Les universités africaines fortement exposées au VIH

Dar es Salaam- Tanzanie (PANA) -- Un nouveau rapport de la Banque mondiale a averti que les universités africaines pourraient être des foyers de transmission du VIH/SIDA.
Ce rapport intitulé, "Défier l'adversaire : Compréhension et extension de la réponse des universités africaines au VIH/SIDA", attribue la situation actuelle à une administration laxiste.
Cette étude censée faire réagir les autorités universitaires à travers le continent, démontre que les campus sont des zones à haut risque en ce qui concerne la propagation de la pandémie.
"La fréquentation des pédophiles, la prostitution sur les campus, les rapports sexuels occasionnels non protégés, la violence contre les femmes, les partenaires multiples et des activités similaires à haut risque, se manifestent toutes à un degré plus ou moins élevé", indique le document.
Des études de cas au niveau d'universités au Bénin, au Ghana, au Kenya, en Namibie, en Afrique du Sud et en Zambie, ont mis à jour la promiscuité sexuelle au sein de ces institutions et ont prôné un engagement des autorités pour renverser cette tendance.
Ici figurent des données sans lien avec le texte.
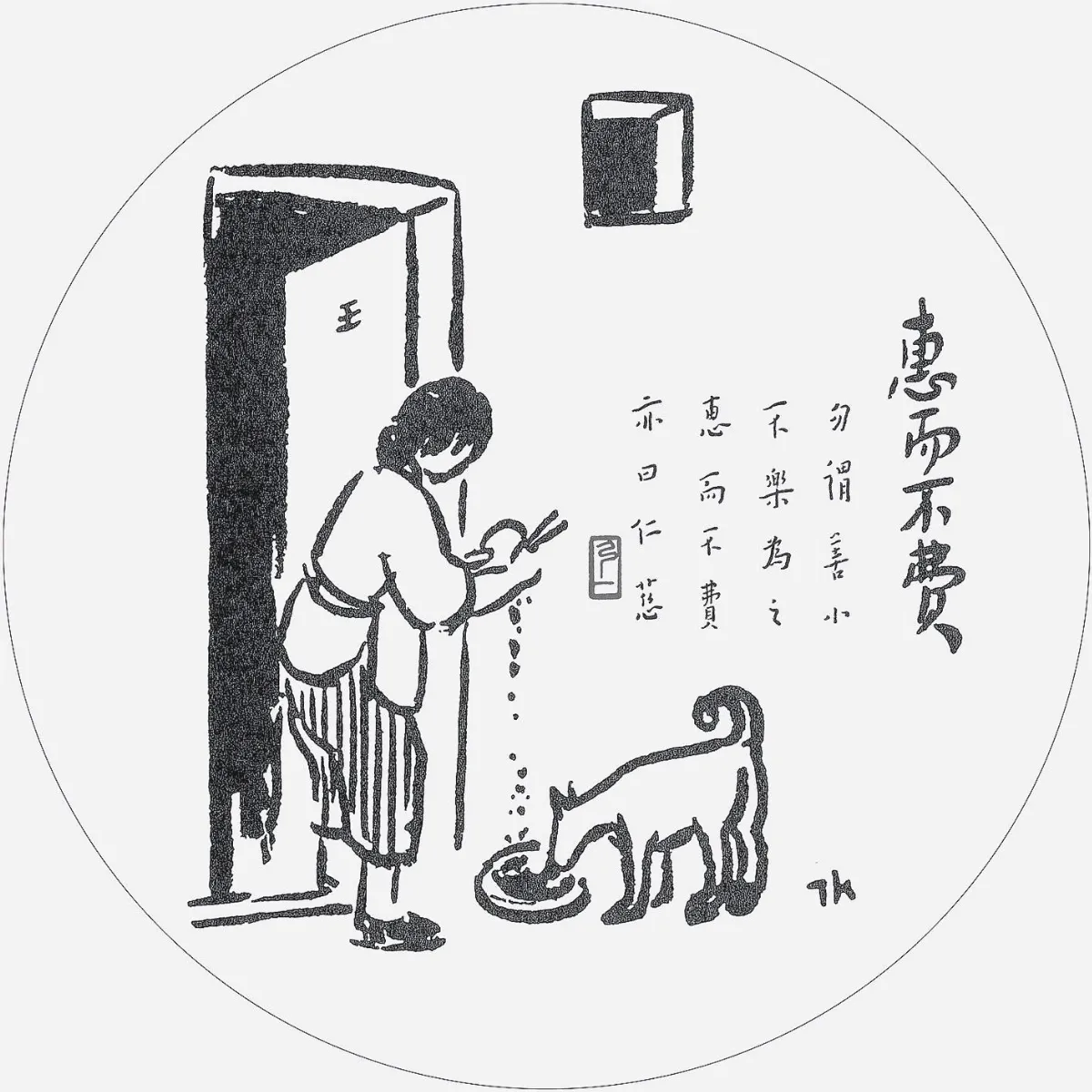 佛陀紀念館系列(五)護生圖64 惠而不費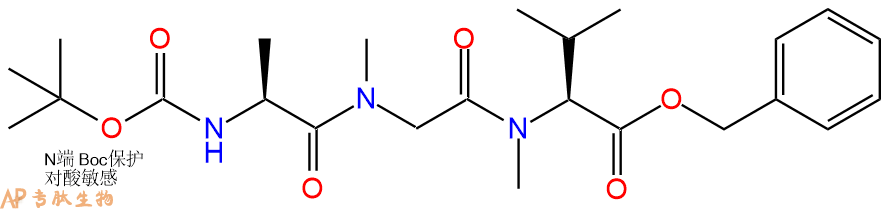 专肽生物产品三肽Boc-Ala-Sar-(NMe)Val-苄酯化133499-59-9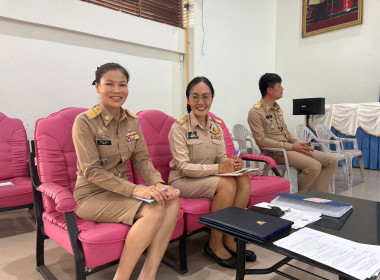 ร่วมประชุมประจำเดือน กำนัน ผู้ใหญ่บ้าน อำเภอปทุมราชวงศา ... พารามิเตอร์รูปภาพ 7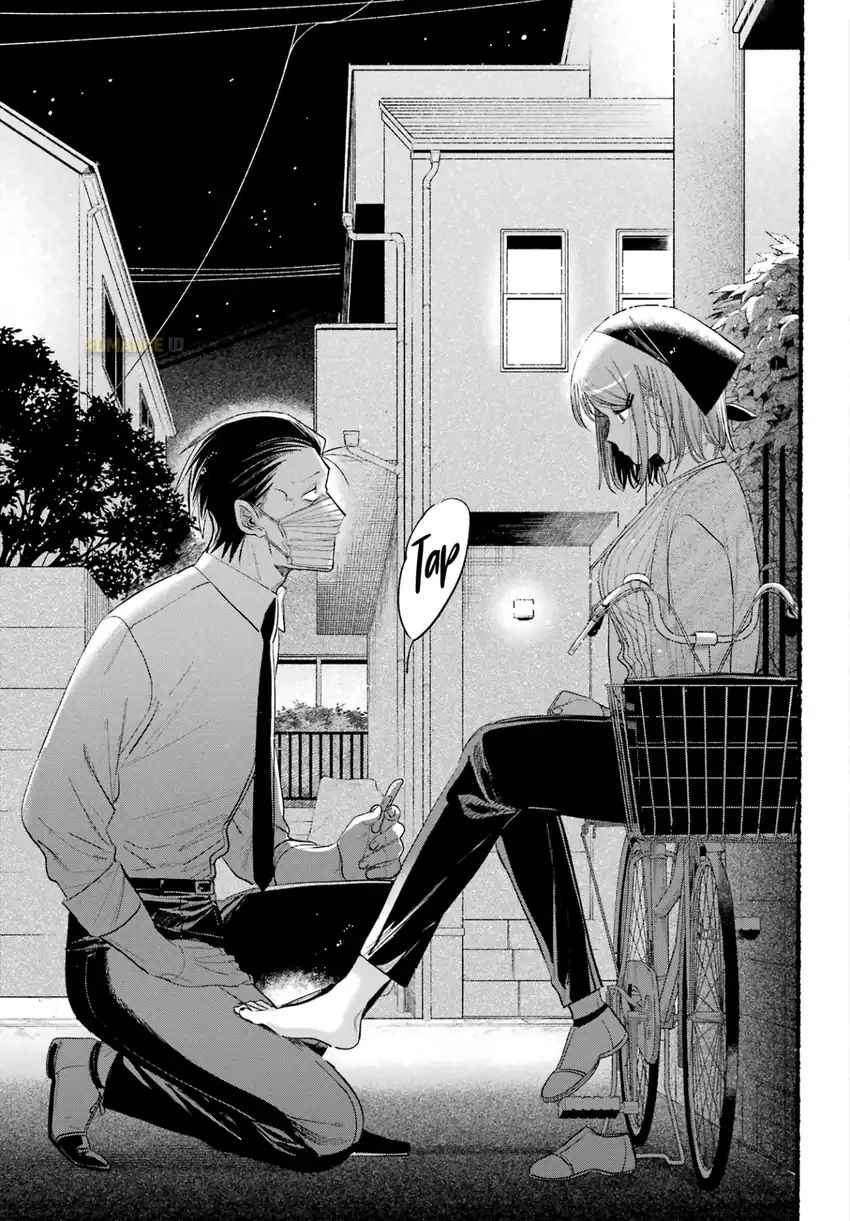 A Story About Smoking at the Back of the Supermarket Chapter 39 - halaman 22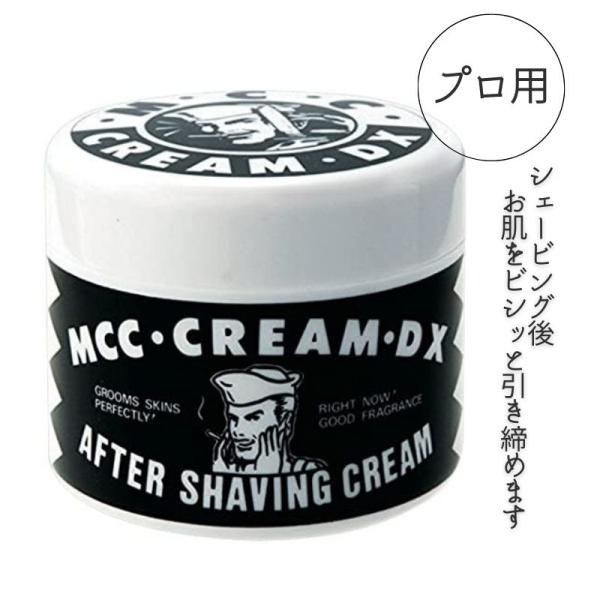 メンズ 保湿 シェービングクリーム スキンケア MCCクリームDX クラシック 120g 顔剃り ヒ...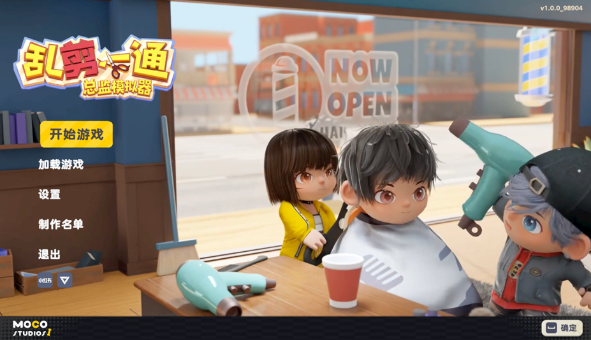 乱剪一通总监模拟电脑版 乱剪一通总监模拟电脑版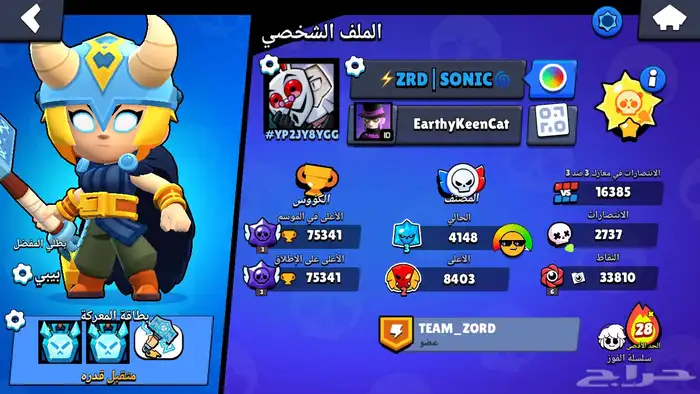 حساب براول 75K كأس 21 لقب رقم التواصل 0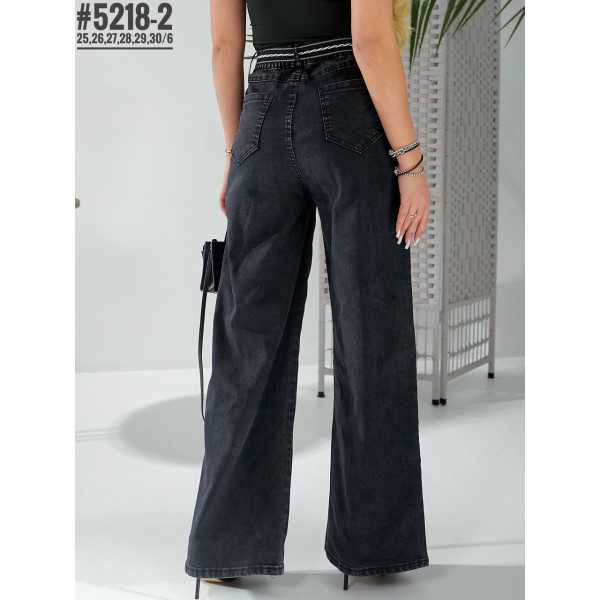 ДЖЕГІНСИ СТРЕЙЧЕВІ  ПОЯСОМ У КОМПЛЕКТІ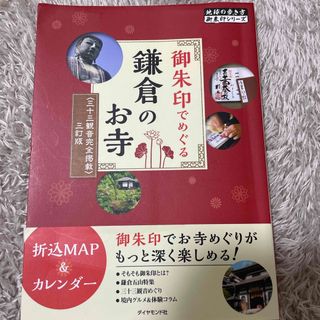 ガッケン(学研)の御朱印でめぐる鎌倉のお寺(地図/旅行ガイド)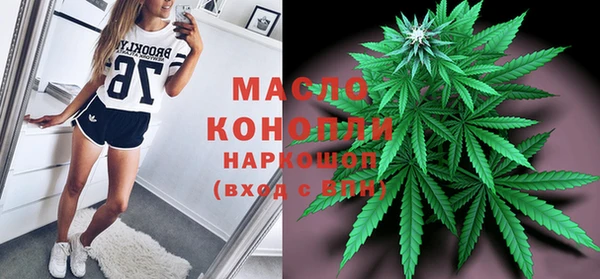 ECSTASY Переславль-Залесский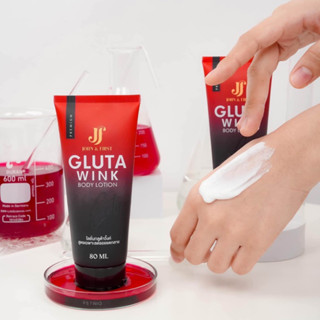 โลชั่นกลูต้าวิงค์  GLUTA WIN บำรุงผิวคล้ำเสีย ลดรอยดำและรอยแดง น้ำเหลืองเสีย ขาลาย คุณแม่หลังคลอดท้องแตกลาย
L'étude souligne que bien que les universités africaines contribuent de façon significative à la compréhension sur le plan international de cette maladie, les informations essentielles ne sont pas intériorisées par ces institutions.
"Elles ne traduisent pas cette prise de conscience par l'adoption de plans d'action significatifs, elle ne proposent aucune réponse institutionnelle pour la protection des effectifs et n'incluent pas la sensibilisation au VIH/SIDA dans les programmes universitaires".
L'étude indique aussi que la plupart des universités n'ont pas réussi à faire face à la menace posée par la pandémie.
Elle préconise une action volontaire des autorités pour renverser cette tendance laxiste.
"Le VIH/SIDA est une question cruciale pour les individus et les institutions.
Mettre en oeuvre un programme de prévention à l'échelle d'une institution nécessite un engagement, des individus, des compétences, du matériel et des fonds", indique le rapport.
Le rapport souligne que le fait que les autorités reconnaissent l'urgence de la situation est aussi important.
Les auteurs du document insistent également sur la nécessité de faire preuve de franchise à propos de cette maladie en reconnaissant notamment le fait qu'elle touche de plus en plus de femmes et en sensibilisant les communautés universitaires sur les droits humains.